Package installation:

install.packages("devtools")
devtools::install_github("kylemonper/CamelsQuery")

Walkthrough

This guide walks through the how to:

  1. download CAMELS data remotely
  2. run and use the extract_huc_data function to query and visualize data from the CAMELS dataset
  3. use the get_sample_data function to get usgs streamgauge data
Load package
library(CamelsQuery)
download data.

Data can be download manually from https://ral.ucar.edu/solutions/products/camels. This package requires that specifically the following be downloaded from there:

  • 1.2 CAMELS time series meteorology, observed flow, meta data (.zip)
  • 2.0 CAMELS Attributes (.zip)

alternatively the download_camels() function can be used to automatically download and unzip the data into a folder of the user's choice

### specify new folder to be created
#~ note: this must be a nonexistant new folder within an already existing folder:
#~ here this is simply creating a camels_data folder within the users home directory

data_dir <- "~/CAMELS_data"

download_camels(data_dir)

The extract_huc_data() function requires three inputs

  • basin directory (basin_dir)
    • This is the location of the basin_data_public_v1p2 folder. From this directory you should be able to further navigate to desired daymet mean forcing data folders (labeled 01, 02, 03, etc) via : "~/home/basin_dataset_public_v1p2/basin_mean_forcing/daymet" , and the streamflow folders should be in: "~/home/basin_dataset_public_v1p2/usgs_streamflow" . This exact folder structure is required for the function to work properly (if you used the download function or downloaded from the correct locations mentioned above, this shouldn't be an issue)
  • attribute directory (attr_dir)
    • location of .txt files for data attributes (camels_clim.txt, camels_geol.txt, etc)
  • huc ids (huc8_names)
    • a vector of 8 digit huc 8 ids to be queried

Running function

##~ directories
basin_dir <- "~/CAMELS_data/basin_dataset_public_v1p2"
attr_dir <- "~/CAMELS_data/camels_attributes_v2.0"

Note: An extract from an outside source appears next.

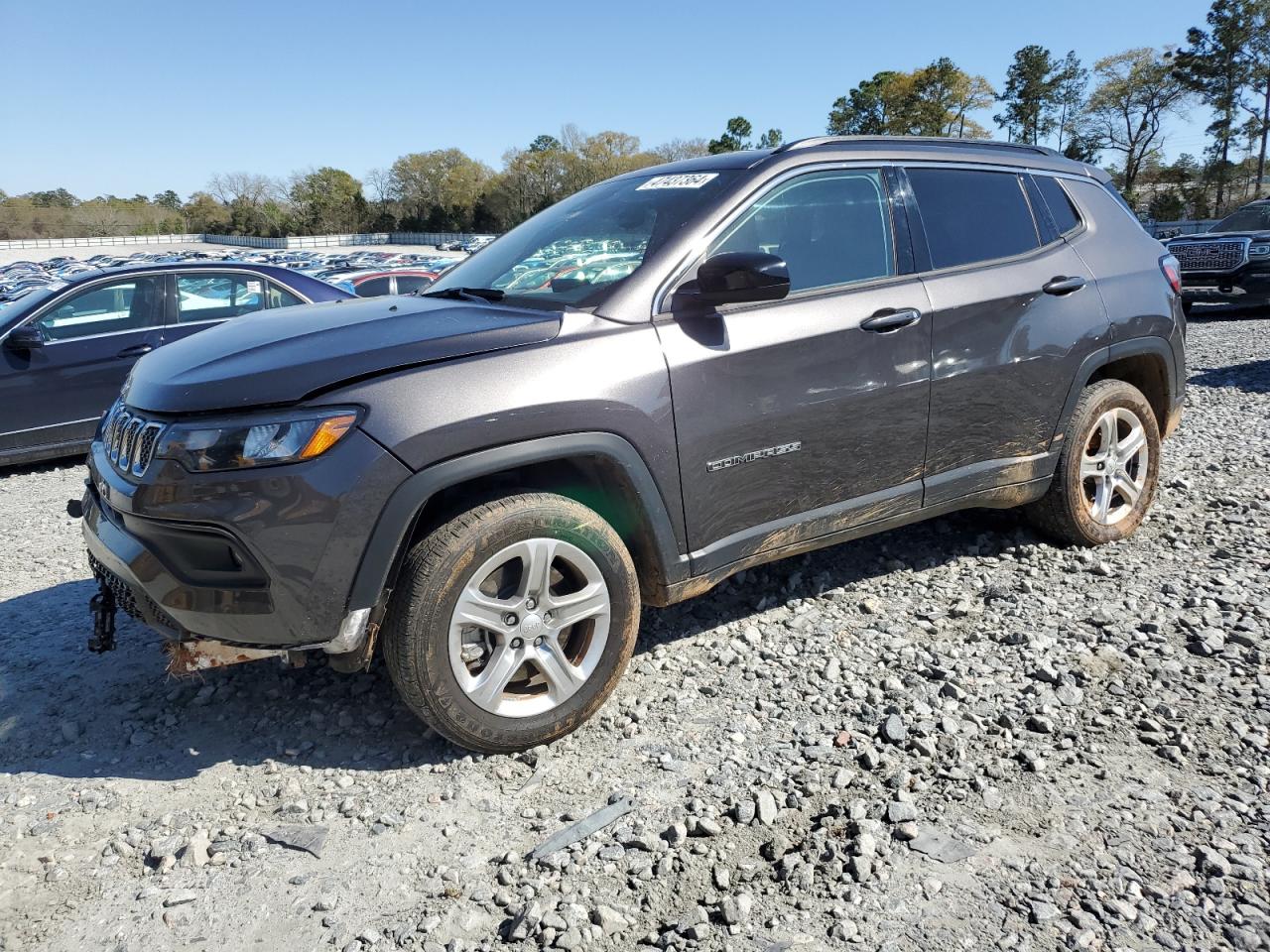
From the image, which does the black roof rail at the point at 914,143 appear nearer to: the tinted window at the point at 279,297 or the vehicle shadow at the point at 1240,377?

##~ list of hucs to query (provided as a vector)
huc8_names <- c("01013500", "08269000", "10259200")

### run function
##~ this returns a named list object with 9 items
data <- extract_huc_data(basin_dir = basin_dir, 
                         attr_dir = attr_dir, 
                         huc8_names = huc8_names)

Access output

view names of each list item

names(data)
## [1] "mean_forcing_daymet" "usgs_streamflow"     "camels_clim"        
## [4] "camels_geol"         "camels_hydro"        "camels_name"        
## [7] "camels_soil"         "camels_topo"         "camels_vege"

access each item

mean_forcing <- data$mean_forcing_daymet

### an alternative using [[]] syntax: 
##~  mean_forcing <- data[["mean_forcing_daymet"]]
## OR, because this is the first item in the list:
##~  mean_forcing <- data[[1]]

##this returns a tibble/data frame containing the mean forcing data
str(mean_forcing) 
## Classes 'spec_tbl_df', 'tbl_df', 'tbl' and 'data.frame':	38352 obs. of  12 variables:
##  $ ID          : chr  "01013500" "01013500" "01013500" "01013500" ...
##  $ Year        : num  1980 1980 1980 1980 1980 1980 1980 1980 1980 1980 ...
##  $ Mnth        : chr  "01" "01" "01" "01" ...
##  $ Day         : chr  "01" "02" "03" "04" ...
##  $ Hr          : num  12 12 12 12 12 12 12 12 12 12 ...
##  $ dayl(s)     : num  30173 30253 30344 30408 30413 ...
##  $ prcp(mm/day): num  0 0 0 0 0 0 6.69 3.64 0 0 ...
##  $ srad(W/m2)  : num  153 145 147 146 170 ...
##  $ swe(mm)     : num  0 0 0 0 0 0 0 0 0 0 ...
##  $ tmax(C)     : num  -6.54 -6.18 -9.89 -10.98 -11.29 ...
##  $ tmin(C)     : num  -16.3 -15.2 -18.9 -19.8 -22.2 ...
##  $ vp(Pa)      : num  172 186 138 120 118 ...
## furthermore, we can see that each of the hucs we entered are present
unique(mean_forcing$ID)
## [1] "01013500" "08269000" "10259200"

visualize

library(ggplot2)
library(lubridate) # for dates
library(janitor) # clean column names

## first, rename huc ID's with location from camels_name, this isn't necessary, but makes for more informative labels
locs <- data[["camels_name"]]
names(locs)
## [1] "gauge_id"   "huc_02"     "gauge_name"
# clean column names
cleaned_forcing <- clean_names(mean_forcing)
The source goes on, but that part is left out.